— Кто тут скандалит? — ревели они. — Кто мешает выборам?
— Кто мешает выборам! Какое нахальство! — кричал тот горластый. — Товарищи, не отступайте! Их цель — не дать нам голосовать! Они боятся нас!
Началась свалка. Часть толпы отступила и ударилась в бегство. Остальные отбивали нападение банды погромщиков, ревевших:
— Бейте этих собак! Предатели!
Но это было нелегко сделать.

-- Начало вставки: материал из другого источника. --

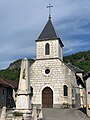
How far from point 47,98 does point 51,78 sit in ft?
9.45

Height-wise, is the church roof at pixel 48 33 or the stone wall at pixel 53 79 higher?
Answer: the church roof at pixel 48 33

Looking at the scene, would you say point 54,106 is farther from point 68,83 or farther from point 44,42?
point 44,42

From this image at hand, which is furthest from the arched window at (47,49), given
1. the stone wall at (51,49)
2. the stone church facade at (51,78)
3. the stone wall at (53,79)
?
the stone wall at (53,79)

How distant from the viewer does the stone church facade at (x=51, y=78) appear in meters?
35.1

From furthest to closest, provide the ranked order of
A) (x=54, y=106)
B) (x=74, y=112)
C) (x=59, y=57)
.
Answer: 1. (x=59, y=57)
2. (x=54, y=106)
3. (x=74, y=112)

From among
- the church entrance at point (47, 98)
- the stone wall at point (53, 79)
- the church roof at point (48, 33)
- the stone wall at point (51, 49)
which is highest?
the church roof at point (48, 33)

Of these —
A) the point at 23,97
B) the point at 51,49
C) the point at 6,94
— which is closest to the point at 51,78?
the point at 51,49

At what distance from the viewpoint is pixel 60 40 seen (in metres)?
38.5

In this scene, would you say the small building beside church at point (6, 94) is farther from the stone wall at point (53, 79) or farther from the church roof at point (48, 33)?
the church roof at point (48, 33)

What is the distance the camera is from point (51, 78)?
36031 mm

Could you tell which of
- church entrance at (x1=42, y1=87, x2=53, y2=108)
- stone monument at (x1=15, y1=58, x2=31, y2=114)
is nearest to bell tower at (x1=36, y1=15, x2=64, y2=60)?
church entrance at (x1=42, y1=87, x2=53, y2=108)

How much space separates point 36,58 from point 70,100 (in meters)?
7.90

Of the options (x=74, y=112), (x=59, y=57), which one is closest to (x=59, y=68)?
(x=59, y=57)

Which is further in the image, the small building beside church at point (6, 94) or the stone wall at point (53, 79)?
the small building beside church at point (6, 94)
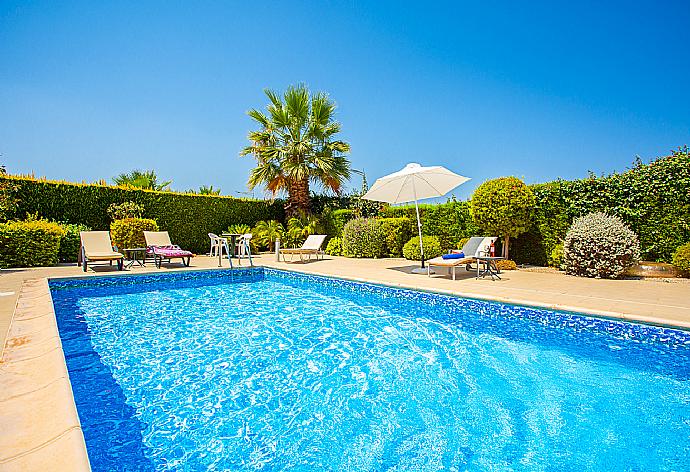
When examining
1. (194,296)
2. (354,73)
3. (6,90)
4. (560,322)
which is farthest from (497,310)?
(6,90)

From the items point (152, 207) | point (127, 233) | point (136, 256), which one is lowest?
point (136, 256)

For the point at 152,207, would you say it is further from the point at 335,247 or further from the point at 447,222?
the point at 447,222

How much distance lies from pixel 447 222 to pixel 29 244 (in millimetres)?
12353

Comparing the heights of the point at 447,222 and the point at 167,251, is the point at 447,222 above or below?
above

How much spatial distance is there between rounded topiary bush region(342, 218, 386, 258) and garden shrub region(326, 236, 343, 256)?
98 centimetres

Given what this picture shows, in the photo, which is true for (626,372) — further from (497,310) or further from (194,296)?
(194,296)

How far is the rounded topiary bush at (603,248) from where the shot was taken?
A: 340 inches

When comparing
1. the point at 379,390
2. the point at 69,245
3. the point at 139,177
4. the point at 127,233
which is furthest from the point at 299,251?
the point at 139,177

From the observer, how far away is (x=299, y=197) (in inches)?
655

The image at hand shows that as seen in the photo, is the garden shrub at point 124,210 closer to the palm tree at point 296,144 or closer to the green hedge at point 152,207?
the green hedge at point 152,207

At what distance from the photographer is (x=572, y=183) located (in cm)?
1034

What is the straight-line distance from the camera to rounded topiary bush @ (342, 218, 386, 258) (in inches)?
555

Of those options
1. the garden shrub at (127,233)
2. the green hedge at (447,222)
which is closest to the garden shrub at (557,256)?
the green hedge at (447,222)

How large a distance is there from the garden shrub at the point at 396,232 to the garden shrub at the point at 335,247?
2.00 metres
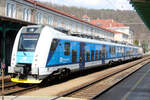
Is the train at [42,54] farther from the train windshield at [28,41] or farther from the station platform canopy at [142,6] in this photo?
the station platform canopy at [142,6]

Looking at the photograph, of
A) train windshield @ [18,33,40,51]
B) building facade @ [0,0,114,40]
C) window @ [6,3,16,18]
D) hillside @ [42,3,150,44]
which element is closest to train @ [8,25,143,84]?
train windshield @ [18,33,40,51]

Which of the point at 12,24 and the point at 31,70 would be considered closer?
the point at 31,70

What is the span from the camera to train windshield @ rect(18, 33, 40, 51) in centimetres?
1236

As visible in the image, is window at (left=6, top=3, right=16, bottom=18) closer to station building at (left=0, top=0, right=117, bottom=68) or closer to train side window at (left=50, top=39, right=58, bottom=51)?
station building at (left=0, top=0, right=117, bottom=68)

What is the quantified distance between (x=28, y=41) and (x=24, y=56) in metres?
0.88

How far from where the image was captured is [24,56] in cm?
1231

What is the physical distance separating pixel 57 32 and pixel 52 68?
6.95 ft

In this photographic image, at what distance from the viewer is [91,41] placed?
18.1 metres

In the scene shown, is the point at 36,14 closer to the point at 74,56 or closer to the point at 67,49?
the point at 74,56

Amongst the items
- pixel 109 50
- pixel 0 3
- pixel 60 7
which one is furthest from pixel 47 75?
pixel 60 7

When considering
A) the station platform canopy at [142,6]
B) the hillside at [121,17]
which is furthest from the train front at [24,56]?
the hillside at [121,17]

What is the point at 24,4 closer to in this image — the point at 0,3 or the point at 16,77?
the point at 0,3

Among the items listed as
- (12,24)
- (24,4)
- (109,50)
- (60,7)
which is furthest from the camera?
(60,7)

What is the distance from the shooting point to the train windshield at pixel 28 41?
40.5 feet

Время от времени то один, то другой хватался за голову, окровавленными руками прокладывая себе дорогу в толпе и удирал.
Схватка продолжалась недолго, но после нее по всей улице виднелись капли крови: кровь на тротуарах, на земле…
На другой день общинный глашатай объявил под барабан результаты выборов: правительство получило полное большинство! Выборы прошли тихо и мирно, без инцидентов, закончил глашатай.

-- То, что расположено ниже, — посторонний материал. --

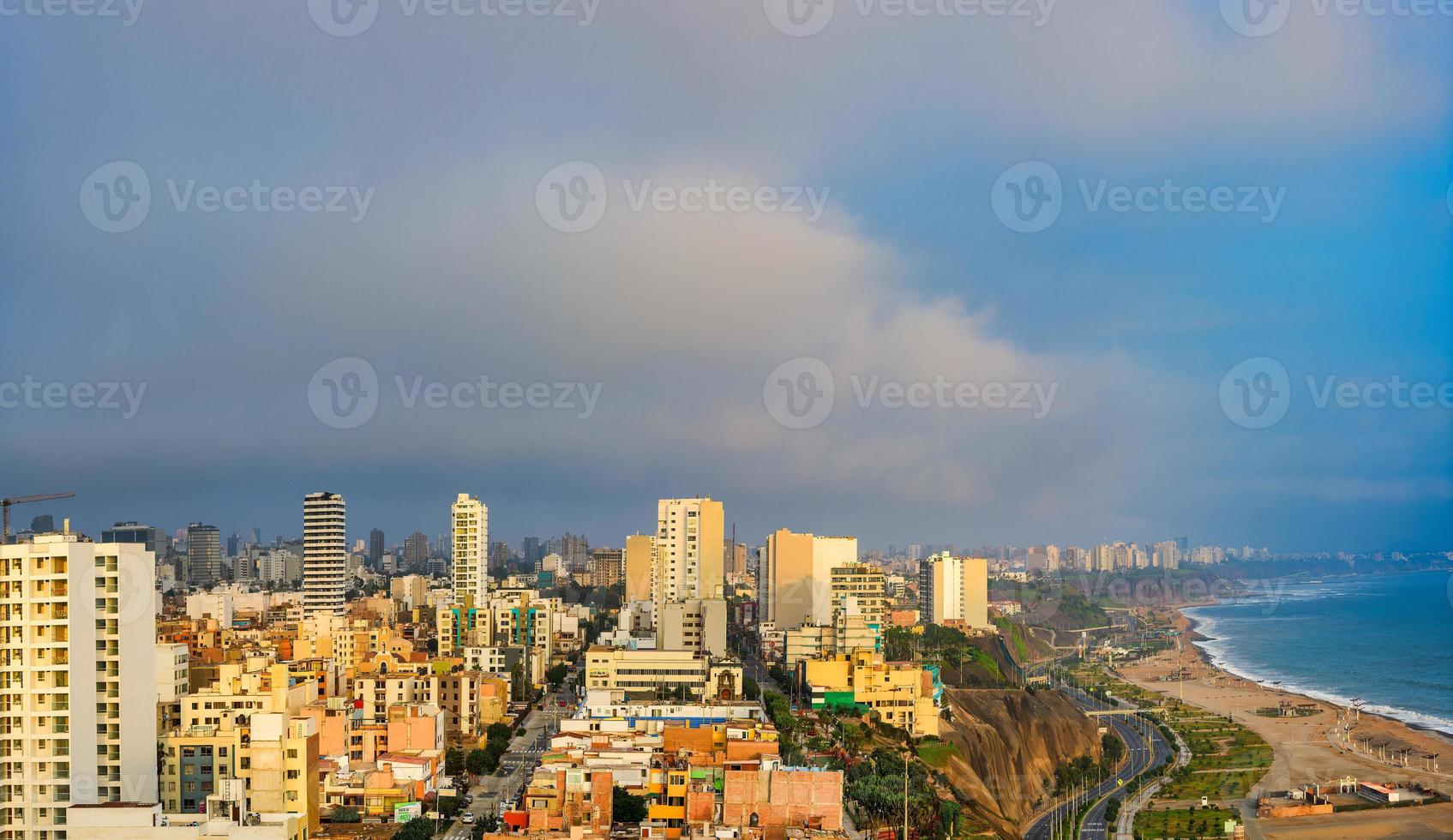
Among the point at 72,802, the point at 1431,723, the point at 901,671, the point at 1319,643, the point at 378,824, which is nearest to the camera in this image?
the point at 72,802

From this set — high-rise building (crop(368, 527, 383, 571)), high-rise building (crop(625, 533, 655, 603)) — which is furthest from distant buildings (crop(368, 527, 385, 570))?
high-rise building (crop(625, 533, 655, 603))

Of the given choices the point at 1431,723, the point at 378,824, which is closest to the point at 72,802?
the point at 378,824

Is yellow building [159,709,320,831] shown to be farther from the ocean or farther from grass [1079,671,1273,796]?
the ocean

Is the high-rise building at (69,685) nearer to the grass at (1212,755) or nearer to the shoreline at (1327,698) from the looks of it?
the grass at (1212,755)

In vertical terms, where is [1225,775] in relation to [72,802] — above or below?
below

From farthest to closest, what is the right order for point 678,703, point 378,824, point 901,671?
point 901,671, point 678,703, point 378,824

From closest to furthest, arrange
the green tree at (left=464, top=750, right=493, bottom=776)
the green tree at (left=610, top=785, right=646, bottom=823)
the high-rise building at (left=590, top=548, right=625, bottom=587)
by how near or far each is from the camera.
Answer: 1. the green tree at (left=610, top=785, right=646, bottom=823)
2. the green tree at (left=464, top=750, right=493, bottom=776)
3. the high-rise building at (left=590, top=548, right=625, bottom=587)

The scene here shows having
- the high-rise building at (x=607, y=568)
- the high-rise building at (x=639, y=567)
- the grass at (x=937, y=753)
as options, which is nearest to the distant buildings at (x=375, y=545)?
the high-rise building at (x=607, y=568)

Однако он не упомянул, что был выбран и один социал-демократ.
НЕОЖИДАННАЯ РАДОСТЬ
Меня встретила хозяйка.
— К тебе гости, — сказала она. — Уже полчаса, как ждут…
— Гости? — Я старался разглядеть двоих мужчин, стоящих в дверях.
— Смотри ты, как он вырос! — сказал старший, обращаясь ко мне, и прибавил тихонечко: — Милко, ты меня не узнаешь?
Я не верил своим глазам: дедушка Продан и дядя Вангел!
Дедушка Продан будто бы спокойно поцеловал меня в щеку, но я почувствовал, как меня обожгла его слеза.
— Учишься? Мы едва тебя нашли. Спрашивали в школе. Ох, как ты вырос!
Он без причины смеялся, просто от радости.
Когда они приехали? Что будут делать в Болгарии?
Дедушка Продан сел на край постели, дядя Вангел сначала стоял, потом осторожно присел на деревянный сундучок Христоско.
Через отворенную дверь лился яркий свет, и лица обоих мужчин казались бронзовыми.
Зачем они приехали в Болгарию? Да ведь они переселенцы и больше уже не вернутся в Турцию.
Рассказ дедушки Продана был на редкость грустным.
После восстания[53] жизнь болгар стала невыносимо трудной. До этого они работали в Салониках, в Кукуше, строили дома, наводили мосты. Перебивались, даже скопили деньжонок. Поставили в деревне новый дом, двухэтажный. Дядя Вангел женился, у него уже родились трое детей. Тогда жизнь была другая.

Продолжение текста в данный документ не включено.